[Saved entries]
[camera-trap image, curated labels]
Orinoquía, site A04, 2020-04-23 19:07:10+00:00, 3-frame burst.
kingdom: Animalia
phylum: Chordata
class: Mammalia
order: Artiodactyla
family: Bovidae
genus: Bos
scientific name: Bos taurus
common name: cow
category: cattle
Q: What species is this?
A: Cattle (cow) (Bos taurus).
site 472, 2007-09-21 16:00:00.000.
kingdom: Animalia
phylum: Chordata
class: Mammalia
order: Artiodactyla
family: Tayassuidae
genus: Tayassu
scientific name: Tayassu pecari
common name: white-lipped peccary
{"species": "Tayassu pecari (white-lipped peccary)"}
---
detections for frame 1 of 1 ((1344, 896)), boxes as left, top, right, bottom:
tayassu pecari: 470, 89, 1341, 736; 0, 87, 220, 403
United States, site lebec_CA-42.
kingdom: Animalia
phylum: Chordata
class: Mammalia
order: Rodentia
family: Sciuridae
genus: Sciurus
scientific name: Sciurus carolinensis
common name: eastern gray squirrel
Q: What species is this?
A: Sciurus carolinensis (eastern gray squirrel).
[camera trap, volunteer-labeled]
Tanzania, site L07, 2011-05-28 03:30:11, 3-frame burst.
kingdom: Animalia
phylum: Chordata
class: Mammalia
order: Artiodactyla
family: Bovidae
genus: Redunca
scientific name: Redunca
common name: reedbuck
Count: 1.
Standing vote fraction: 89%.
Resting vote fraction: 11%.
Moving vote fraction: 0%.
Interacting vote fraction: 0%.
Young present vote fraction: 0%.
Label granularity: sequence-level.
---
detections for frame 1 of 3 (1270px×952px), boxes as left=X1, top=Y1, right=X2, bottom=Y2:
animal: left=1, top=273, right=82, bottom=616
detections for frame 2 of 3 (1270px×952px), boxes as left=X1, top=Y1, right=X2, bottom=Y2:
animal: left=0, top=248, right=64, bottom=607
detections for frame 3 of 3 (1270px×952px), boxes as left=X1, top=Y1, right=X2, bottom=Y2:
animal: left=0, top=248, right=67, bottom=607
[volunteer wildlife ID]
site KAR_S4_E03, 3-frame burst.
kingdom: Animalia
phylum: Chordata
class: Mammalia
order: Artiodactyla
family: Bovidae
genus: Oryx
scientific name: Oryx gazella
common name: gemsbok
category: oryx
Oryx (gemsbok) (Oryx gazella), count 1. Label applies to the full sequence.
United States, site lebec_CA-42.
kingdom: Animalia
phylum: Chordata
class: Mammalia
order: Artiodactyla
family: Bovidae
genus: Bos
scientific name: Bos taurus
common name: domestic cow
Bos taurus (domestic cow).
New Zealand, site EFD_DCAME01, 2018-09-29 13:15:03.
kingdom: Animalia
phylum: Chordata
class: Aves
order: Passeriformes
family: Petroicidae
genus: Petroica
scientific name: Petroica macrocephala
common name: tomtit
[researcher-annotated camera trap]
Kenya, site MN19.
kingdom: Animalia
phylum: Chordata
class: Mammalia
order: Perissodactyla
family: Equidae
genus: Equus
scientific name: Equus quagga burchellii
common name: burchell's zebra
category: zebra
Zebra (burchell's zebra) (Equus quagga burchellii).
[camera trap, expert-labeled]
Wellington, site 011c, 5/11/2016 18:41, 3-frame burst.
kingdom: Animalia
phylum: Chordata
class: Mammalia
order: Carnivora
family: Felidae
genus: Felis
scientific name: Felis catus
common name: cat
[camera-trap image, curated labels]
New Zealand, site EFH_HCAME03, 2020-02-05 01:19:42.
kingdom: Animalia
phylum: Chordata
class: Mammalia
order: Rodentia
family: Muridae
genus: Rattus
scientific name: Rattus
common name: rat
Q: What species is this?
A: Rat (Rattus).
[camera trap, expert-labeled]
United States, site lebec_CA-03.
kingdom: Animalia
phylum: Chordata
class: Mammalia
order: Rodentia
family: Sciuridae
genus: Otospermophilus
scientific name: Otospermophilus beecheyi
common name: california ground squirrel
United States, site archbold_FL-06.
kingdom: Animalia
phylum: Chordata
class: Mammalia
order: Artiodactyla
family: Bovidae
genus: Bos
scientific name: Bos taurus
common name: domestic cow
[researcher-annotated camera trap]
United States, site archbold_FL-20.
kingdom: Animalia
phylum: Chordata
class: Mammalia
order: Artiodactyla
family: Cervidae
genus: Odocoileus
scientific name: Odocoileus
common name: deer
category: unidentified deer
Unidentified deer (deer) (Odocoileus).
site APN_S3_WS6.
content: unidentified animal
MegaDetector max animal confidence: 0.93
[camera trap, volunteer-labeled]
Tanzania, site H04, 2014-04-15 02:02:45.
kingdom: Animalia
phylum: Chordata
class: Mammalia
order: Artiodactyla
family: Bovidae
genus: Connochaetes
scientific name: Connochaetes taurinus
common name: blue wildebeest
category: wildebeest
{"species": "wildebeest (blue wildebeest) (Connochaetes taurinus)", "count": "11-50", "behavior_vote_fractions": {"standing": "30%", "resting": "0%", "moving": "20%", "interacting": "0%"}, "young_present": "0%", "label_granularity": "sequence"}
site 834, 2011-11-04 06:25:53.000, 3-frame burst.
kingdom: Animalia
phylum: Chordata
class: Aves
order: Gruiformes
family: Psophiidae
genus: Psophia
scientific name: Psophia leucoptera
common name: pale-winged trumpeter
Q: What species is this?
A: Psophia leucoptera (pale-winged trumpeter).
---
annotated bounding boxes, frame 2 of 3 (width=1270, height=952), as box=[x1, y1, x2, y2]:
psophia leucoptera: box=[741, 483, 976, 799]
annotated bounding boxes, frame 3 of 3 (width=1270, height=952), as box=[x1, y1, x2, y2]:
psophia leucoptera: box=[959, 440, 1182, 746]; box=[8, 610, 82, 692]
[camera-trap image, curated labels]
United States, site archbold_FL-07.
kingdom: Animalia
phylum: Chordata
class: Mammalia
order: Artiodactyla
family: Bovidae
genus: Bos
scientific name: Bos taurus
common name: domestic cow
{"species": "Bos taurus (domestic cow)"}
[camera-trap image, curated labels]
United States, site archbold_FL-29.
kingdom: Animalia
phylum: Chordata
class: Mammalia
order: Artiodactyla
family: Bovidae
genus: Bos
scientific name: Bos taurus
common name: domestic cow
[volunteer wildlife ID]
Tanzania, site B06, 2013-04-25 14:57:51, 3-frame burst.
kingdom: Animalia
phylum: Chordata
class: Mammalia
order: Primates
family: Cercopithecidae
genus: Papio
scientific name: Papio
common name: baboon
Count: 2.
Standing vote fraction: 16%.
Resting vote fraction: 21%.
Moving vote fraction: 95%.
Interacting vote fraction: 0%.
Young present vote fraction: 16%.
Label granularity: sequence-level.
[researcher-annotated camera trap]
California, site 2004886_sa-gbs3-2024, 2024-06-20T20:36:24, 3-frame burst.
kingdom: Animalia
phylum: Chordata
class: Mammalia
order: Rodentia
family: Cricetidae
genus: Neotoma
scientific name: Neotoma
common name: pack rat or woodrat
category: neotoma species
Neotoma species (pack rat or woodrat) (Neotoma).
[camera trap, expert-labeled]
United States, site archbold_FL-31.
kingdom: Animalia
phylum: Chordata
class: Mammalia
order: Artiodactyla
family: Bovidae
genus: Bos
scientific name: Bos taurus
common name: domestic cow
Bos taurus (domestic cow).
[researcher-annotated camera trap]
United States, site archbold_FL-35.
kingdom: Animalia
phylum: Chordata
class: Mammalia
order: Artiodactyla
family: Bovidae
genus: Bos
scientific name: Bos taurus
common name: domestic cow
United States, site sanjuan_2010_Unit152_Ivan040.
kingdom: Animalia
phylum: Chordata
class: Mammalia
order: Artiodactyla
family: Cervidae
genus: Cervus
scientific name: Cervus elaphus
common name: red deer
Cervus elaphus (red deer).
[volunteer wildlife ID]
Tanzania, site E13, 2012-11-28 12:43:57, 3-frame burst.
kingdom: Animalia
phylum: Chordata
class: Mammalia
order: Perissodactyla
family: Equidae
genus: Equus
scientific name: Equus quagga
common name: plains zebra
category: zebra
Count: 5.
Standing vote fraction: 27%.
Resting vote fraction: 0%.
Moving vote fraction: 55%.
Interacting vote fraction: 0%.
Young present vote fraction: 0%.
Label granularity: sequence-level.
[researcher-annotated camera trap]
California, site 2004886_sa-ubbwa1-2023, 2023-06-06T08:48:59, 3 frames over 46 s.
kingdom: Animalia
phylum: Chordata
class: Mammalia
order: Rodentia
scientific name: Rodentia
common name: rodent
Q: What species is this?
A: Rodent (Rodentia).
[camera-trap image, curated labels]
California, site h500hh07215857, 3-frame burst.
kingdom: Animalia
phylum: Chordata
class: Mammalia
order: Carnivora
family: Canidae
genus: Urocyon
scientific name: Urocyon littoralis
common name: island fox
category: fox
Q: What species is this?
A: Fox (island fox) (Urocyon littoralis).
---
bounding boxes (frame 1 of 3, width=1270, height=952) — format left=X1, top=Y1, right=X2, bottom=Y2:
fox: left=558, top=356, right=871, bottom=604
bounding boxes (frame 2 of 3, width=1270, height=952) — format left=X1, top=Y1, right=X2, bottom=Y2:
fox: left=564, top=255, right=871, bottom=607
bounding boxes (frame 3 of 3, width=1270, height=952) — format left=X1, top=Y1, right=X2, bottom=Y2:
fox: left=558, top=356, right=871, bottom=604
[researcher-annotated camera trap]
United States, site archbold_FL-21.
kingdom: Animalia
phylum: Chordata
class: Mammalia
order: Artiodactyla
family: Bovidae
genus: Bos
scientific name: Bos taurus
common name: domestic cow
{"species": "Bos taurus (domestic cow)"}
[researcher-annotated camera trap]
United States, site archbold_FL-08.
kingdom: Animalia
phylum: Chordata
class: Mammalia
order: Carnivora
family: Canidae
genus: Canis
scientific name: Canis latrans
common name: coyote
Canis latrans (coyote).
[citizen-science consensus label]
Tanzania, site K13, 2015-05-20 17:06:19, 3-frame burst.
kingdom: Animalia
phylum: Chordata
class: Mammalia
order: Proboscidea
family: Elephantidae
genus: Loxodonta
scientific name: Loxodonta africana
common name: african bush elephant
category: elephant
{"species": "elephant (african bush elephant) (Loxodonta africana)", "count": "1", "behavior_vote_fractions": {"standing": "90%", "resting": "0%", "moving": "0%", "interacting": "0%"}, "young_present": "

- [Exercise directions]:
Output each line of the records above exactly, beginning at the first, and stop once the line containing "Standing vote fraction: 89%." has been output.

- [Written solution]:
[camera-trap image, curated labels]
Orinoquía, site A04, 2020-04-23 19:07:10+00:00, 3-frame burst.
kingdom: Animalia
phylum: Chordata
class: Mammalia
order: Artiodactyla
family: Bovidae
genus: Bos
scientific name: Bos taurus
common name: cow
category: cattle
Q: What species is this?
A: Cattle (cow) (Bos taurus).
site 472, 2007-09-21 16:00:00.000.
kingdom: Animalia
phylum: Chordata
class: Mammalia
order: Artiodactyla
family: Tayassuidae
genus: Tayassu
scientific name: Tayassu pecari
common name: white-lipped peccary
{"species": "Tayassu pecari (white-lipped peccary)"}
---
detections for frame 1 of 1 ((1344, 896)), boxes as left, top, right, bottom:
tayassu pecari: 470, 89, 1341, 736; 0, 87, 220, 403
United States, site lebec_CA-42.
kingdom: Animalia
phylum: Chordata
class: Mammalia
order: Rodentia
family: Sciuridae
genus: Sciurus
scientific name: Sciurus carolinensis
common name: eastern gray squirrel
Q: What species is this?
A: Sciurus carolinensis (eastern gray squirrel).
[camera trap, volunteer-labeled]
Tanzania, site L07, 2011-05-28 03:30:11, 3-frame burst.
kingdom: Animalia
phylum: Chordata
class: Mammalia
order: Artiodactyla
family: Bovidae
genus: Redunca
scientific name: Redunca
common name: reedbuck
Count: 1.
Standing vote fraction: 89%.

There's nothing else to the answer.